## What needs to be done
Which lines below fall between the one containing "VERITAS ANTE OMNIA" and the one containing "Comprensión del Medio"? Repeat them exactly, counting both of those lines, and add nothing else.

## Recorded information
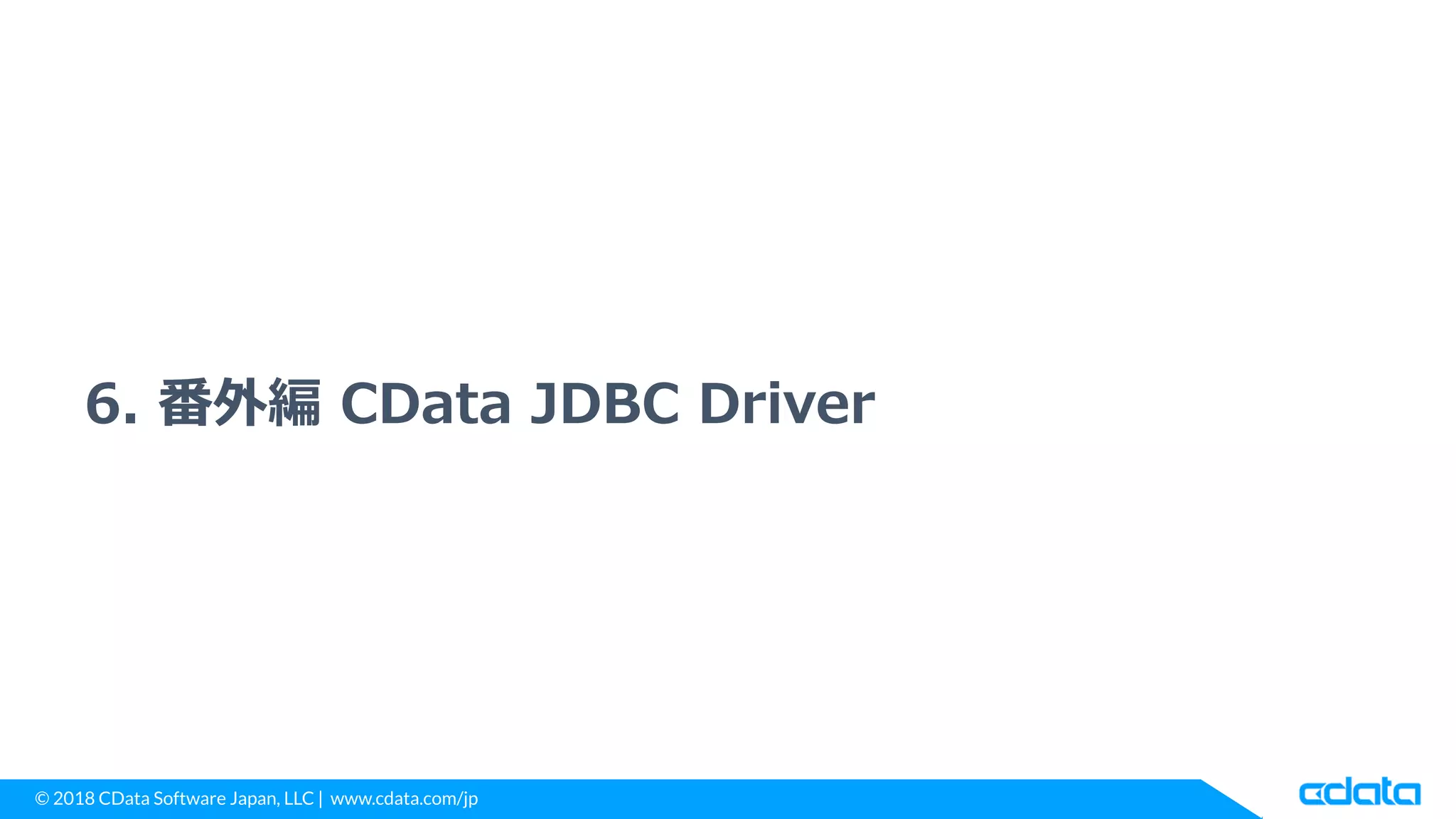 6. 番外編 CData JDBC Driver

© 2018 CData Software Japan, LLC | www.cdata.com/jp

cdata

---

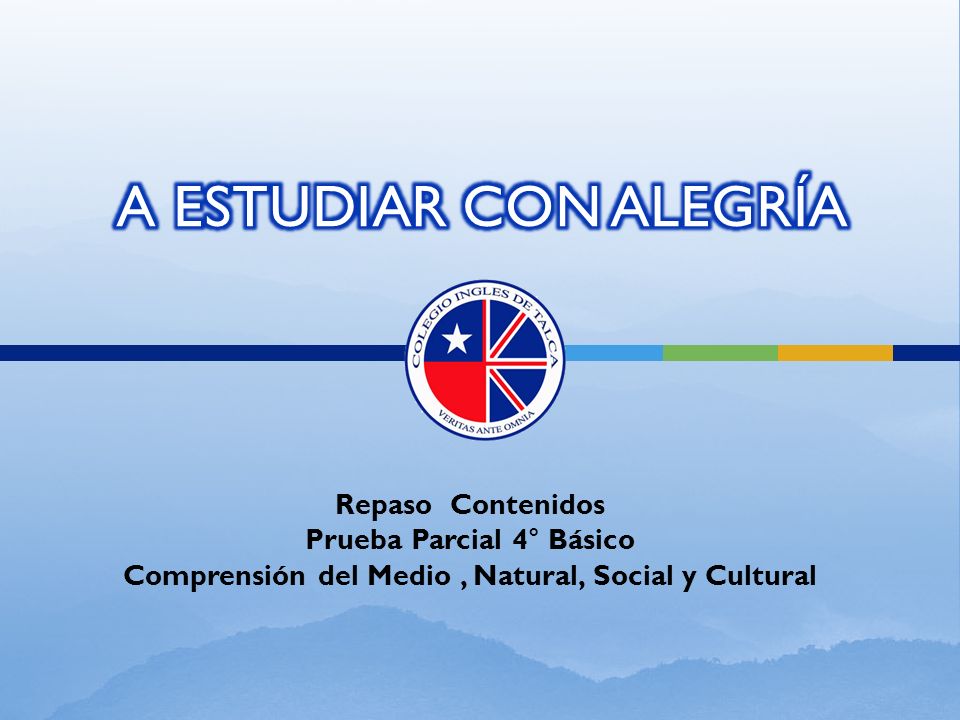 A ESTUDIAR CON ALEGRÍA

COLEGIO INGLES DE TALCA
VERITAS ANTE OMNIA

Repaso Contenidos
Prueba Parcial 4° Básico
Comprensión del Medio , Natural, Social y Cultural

---

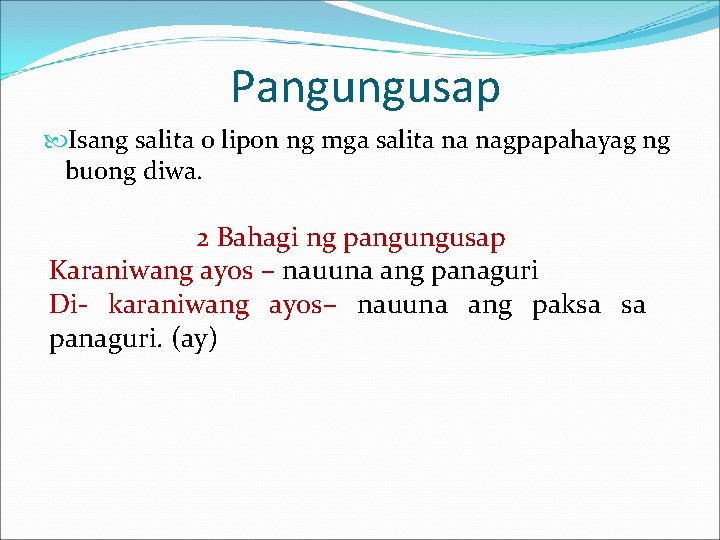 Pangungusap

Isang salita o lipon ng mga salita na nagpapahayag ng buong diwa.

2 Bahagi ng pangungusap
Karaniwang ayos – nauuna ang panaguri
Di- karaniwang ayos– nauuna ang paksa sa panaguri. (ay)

## Reply
VERITAS ANTE OMNIA

Repaso Contenidos
Prueba Parcial 4° Básico
Comprensión del Medio , Natural, Social y Cultural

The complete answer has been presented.